Kita merasa seperti dibuang dan tidak dianggap dan tidak dihargai.
Penolakan reaksi dalam diri yang negatif, mudah menimbulkan kemarahan, kebencian, perasaan kehilangan, bahkan depresi.
Namun, kalau kita mengalami hal itu, kita bisa melihat dan belajar dari sikap Yesus ketika diri-Nya mengalami penolakan.
Meskipun masyarakat setempat tidak menghargai dan menghormati-Nya, Yesus tidak terguncang, tidak pula merasa gentar.
Ia tahu akan tujuan dari misi-Nya di dunia. Tujuan dan tugas pengutusan itu melampaui segalanya, sehingga jauh lebih penting daripada penghargaan dan penghormatan dari orang lain.

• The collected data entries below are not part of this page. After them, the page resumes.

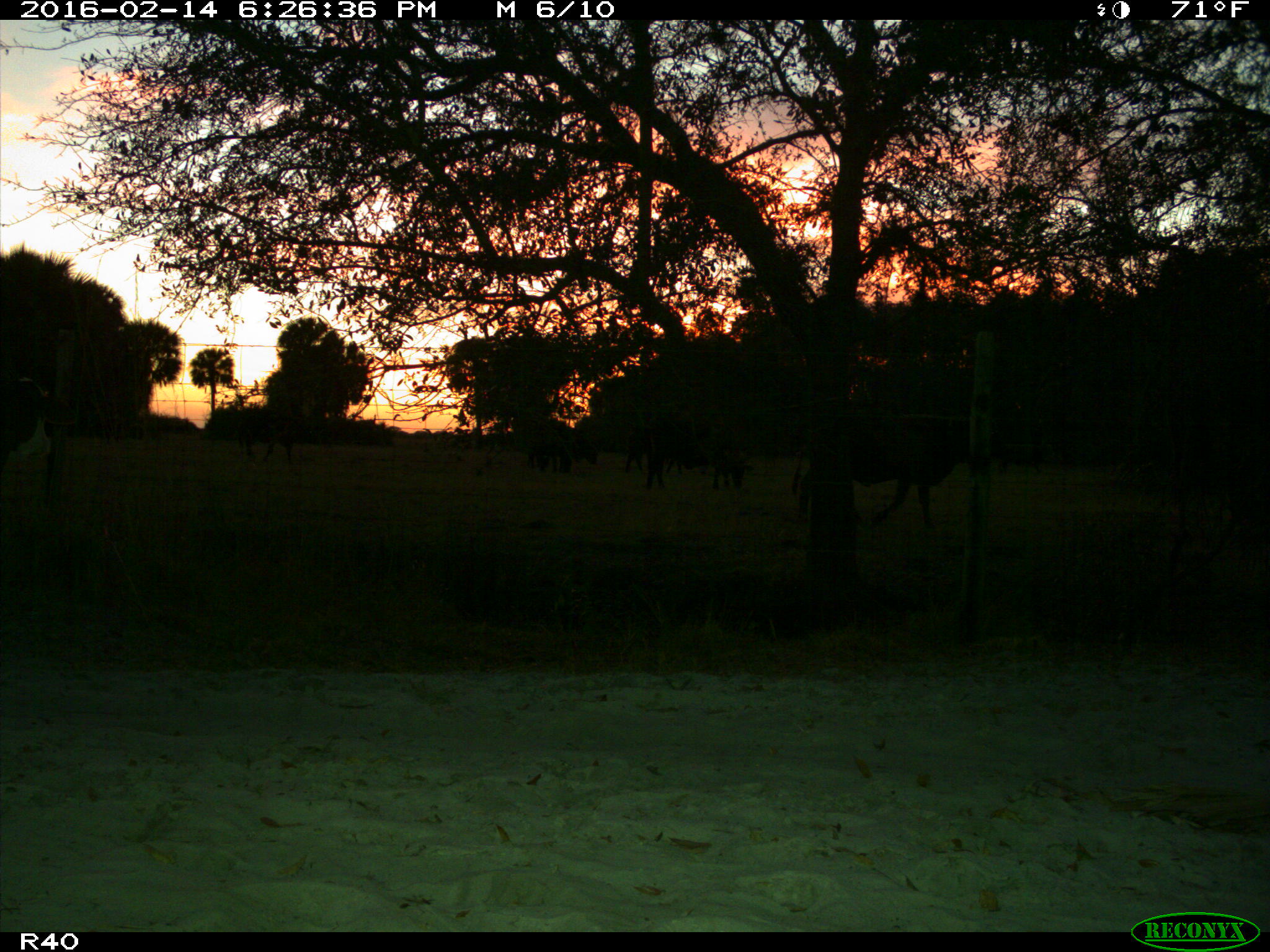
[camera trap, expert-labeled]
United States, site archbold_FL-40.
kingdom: Animalia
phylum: Chordata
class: Mammalia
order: Artiodactyla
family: Bovidae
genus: Bos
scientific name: Bos taurus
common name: domestic cow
Bos taurus (domestic cow).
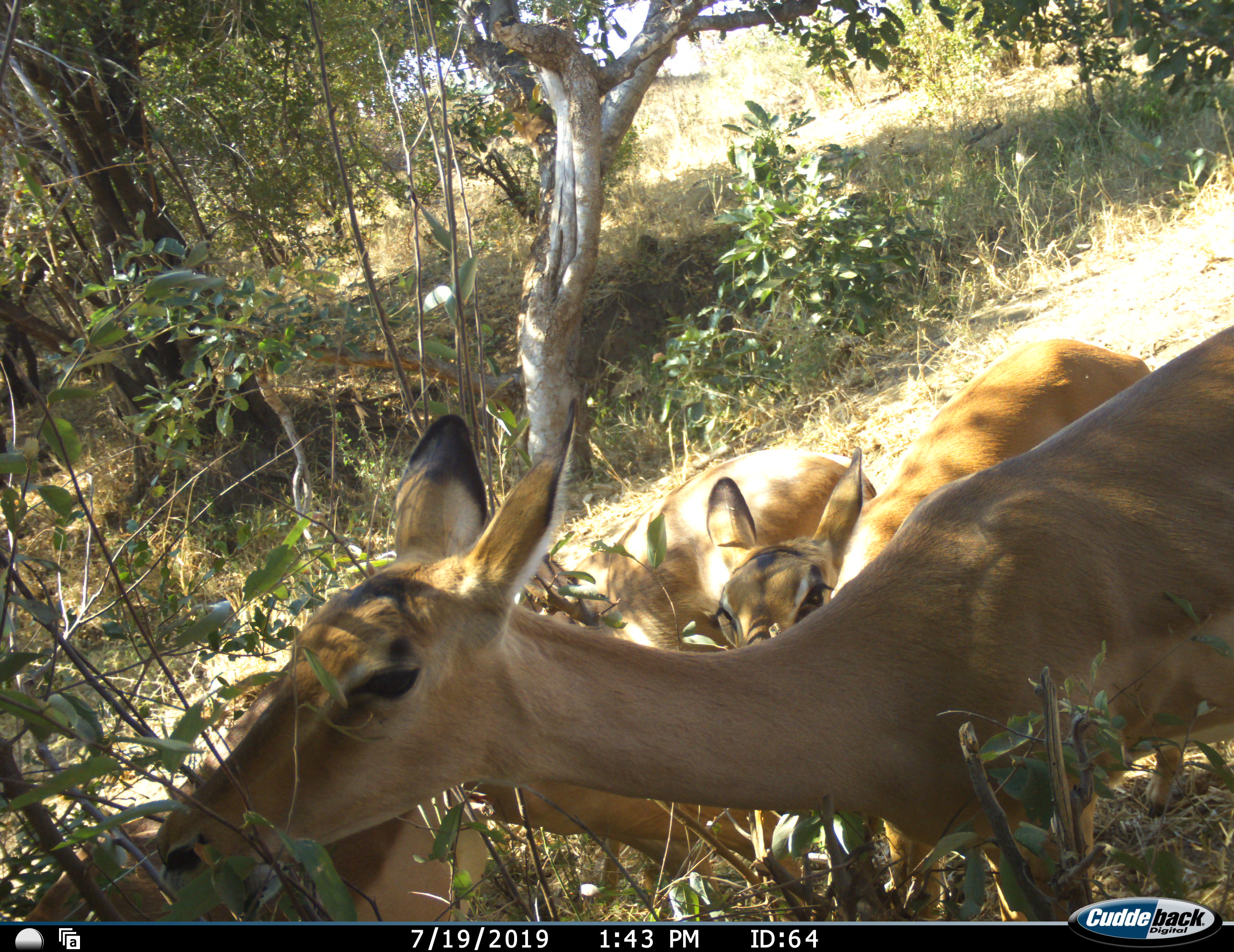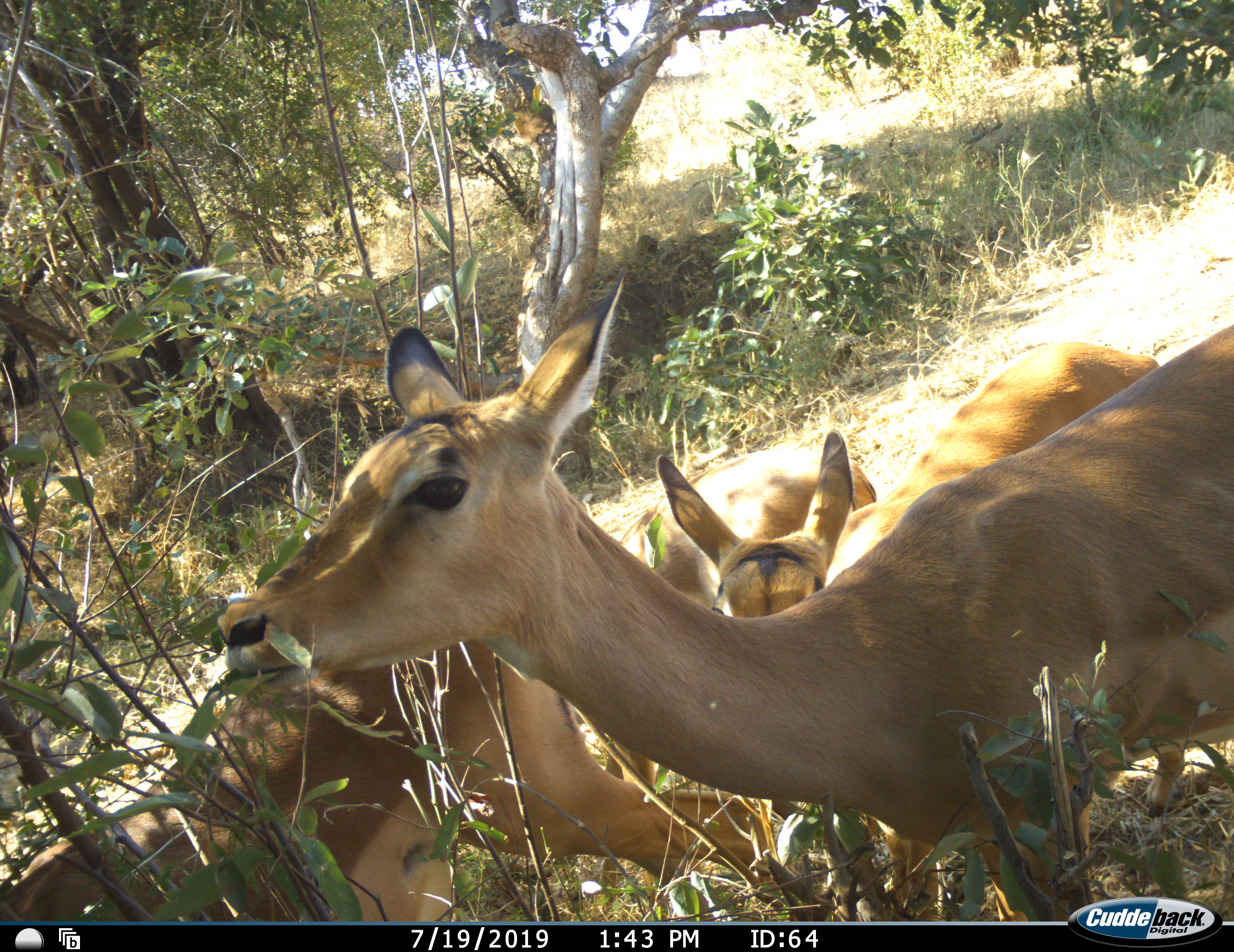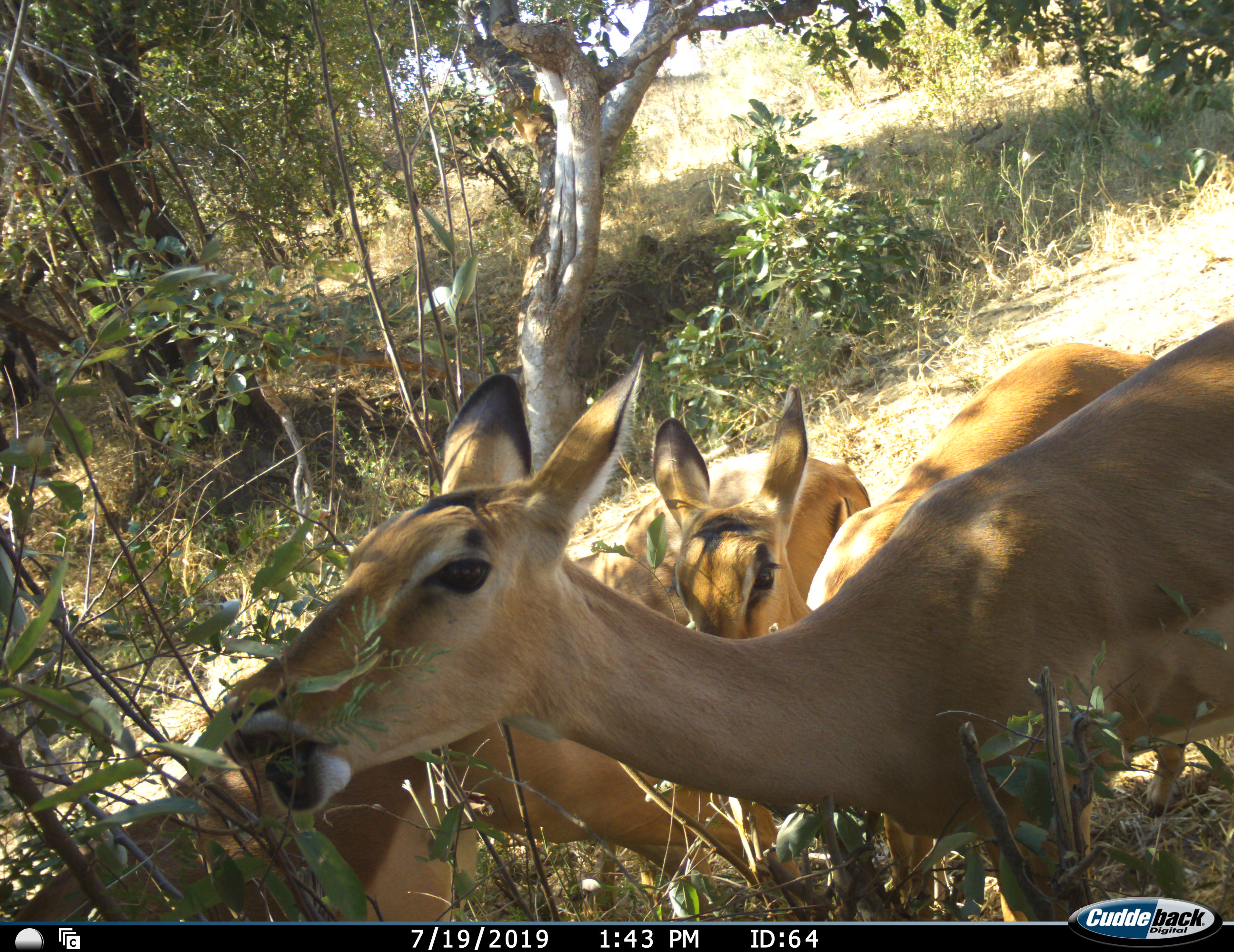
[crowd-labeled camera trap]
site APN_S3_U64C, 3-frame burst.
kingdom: Animalia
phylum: Chordata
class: Mammalia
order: Artiodactyla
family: Bovidae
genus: Aepyceros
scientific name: Aepyceros melampus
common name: impala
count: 4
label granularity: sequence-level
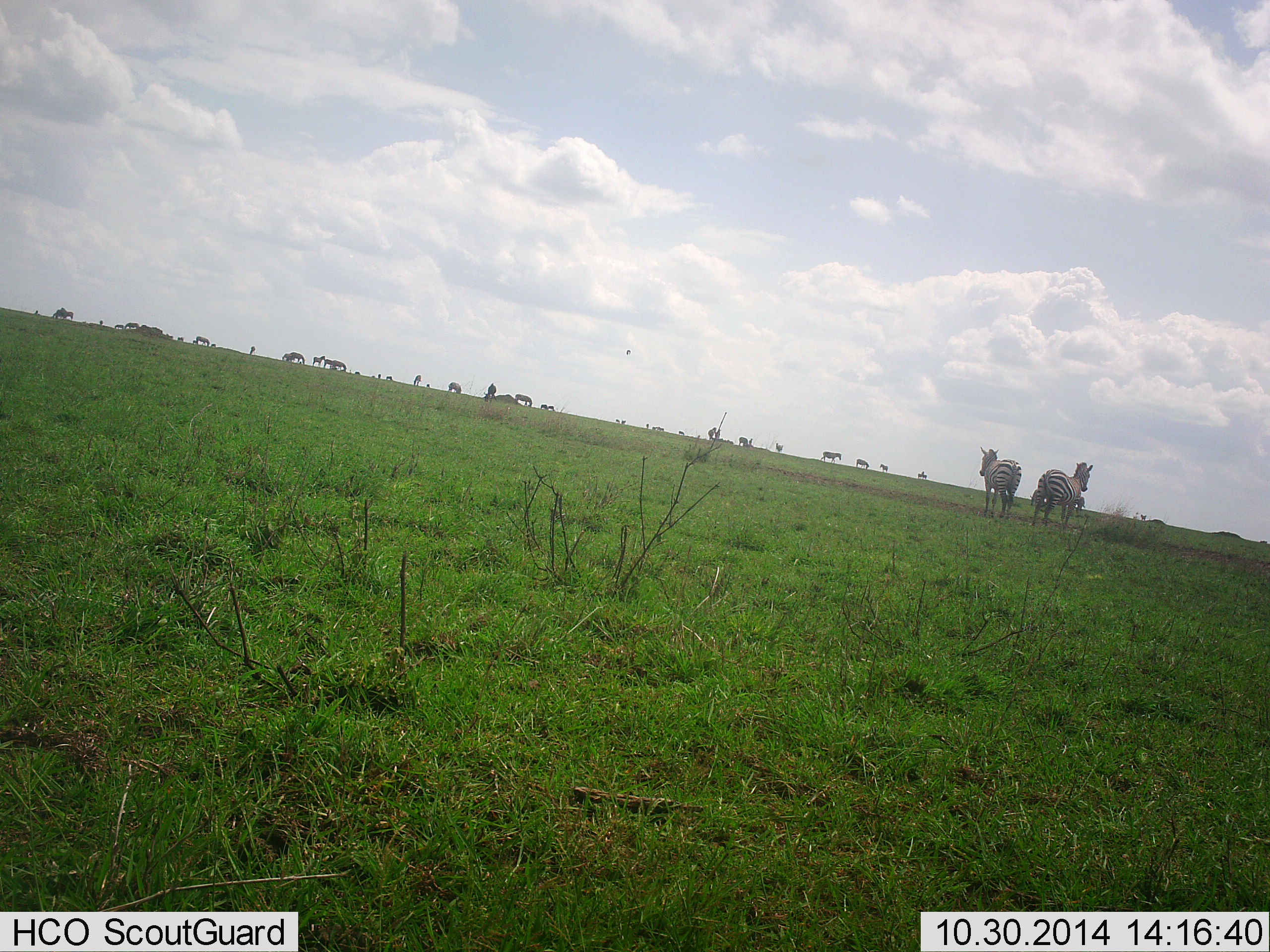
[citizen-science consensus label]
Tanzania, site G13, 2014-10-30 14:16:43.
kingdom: Animalia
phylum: Chordata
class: Mammalia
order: Perissodactyla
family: Equidae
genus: Equus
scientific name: Equus quagga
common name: plains zebra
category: zebra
Zebra (plains zebra) (Equus quagga), count 3. Behavior (volunteer vote fractions): standing 91%, resting 0%, moving 18%, interacting 0%. Young present (vote fraction): 0%. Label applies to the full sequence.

“Saya bisa menerimamu kembali, tetapi saya tidak bisa membujuk orang lain untuk bersikpa seperti yang saya ambil,” kata seorang bapak kepada sahabatnya.
“Teman-teman sejak peristiwa itu terjadi dan diketahui oleh banyak orang, saat kamu membawa lari uang arisan dan tabungan bersama, mereka sangat marah padamu,” lanjutnya.
“Saya sudah berubah dan tidak seperti dulu lagi. Saya datang untuk bertanggung jawab dan meminta maaf,” sahut sahabatnya.
“Namun saya tidak memaksa jika teman-teman tidak bisa menerimaku kembali, ini konsekwensi dari kesalahanku,” lanjutnya lagi.
“Saya bisa memahami jika mereka marah dan menolakku, karena memang salahku dulu,” ujarnya.
“Saya sedih namun saya akan jalani hidup yang masih panjang ini baik dengan atau tidak bersama teman-teman,” ujarnya lagi.
“Memang tidak mudah kembali dari jalan salah berbalik ke jalan yang benar,” katanya.
Kadang memang terasa menyakitkan jika usaha kita untuk membangun hidup yang lebih baik dipertanyakan orang lain terutama oleh orang-orang di lingkungan, keluarga dan komunitas kita berada.
Dalam bacaan Injil hari ini kita dengar demimian:
”Mendengar itu sangat marahlah semua orang yang di rumah ibadat itu.
Mereka bangun, lalu menghalau Yesus ke luar kota dan membawa Dia ke tebing gunung, tempat kota itu terletak, untuk melemparkan Dia dari tebing itu.
Tetapi Ia berjalan lewat dari tengah-tengah mereka, lalu pergi.”
Karya Allah yang dinyatakan secara nyata dalam diri Yesus Kristus ditolak oleh orang-orang sekampung-Nya sendiri.
Mereka mengenal pribadi Yesus sejak kecil sehingga kehadiran-Nya tidak lagi membuka mata hati mereka untuk melihat karya Allah di sana. Mereka pun menolak-Nya.
Pengalaman ditolak tentu tidak enak dan menyakitkan. Akan tetapi, jangan sampai kita lalu mundur karenanya dan melupakan panggilan kita.
Penolakan justru sebuah undangan bagi kita untuk berusaha lebih giat lagi.
Yang mengalami penolakan bukan hanya kita sendiri, banyak orang juga mengalami hal yang sama!
Bagaimana dengan diriku?
Apakah aku mau menerima orang yang namanya jelek dan ditolak orang banyak?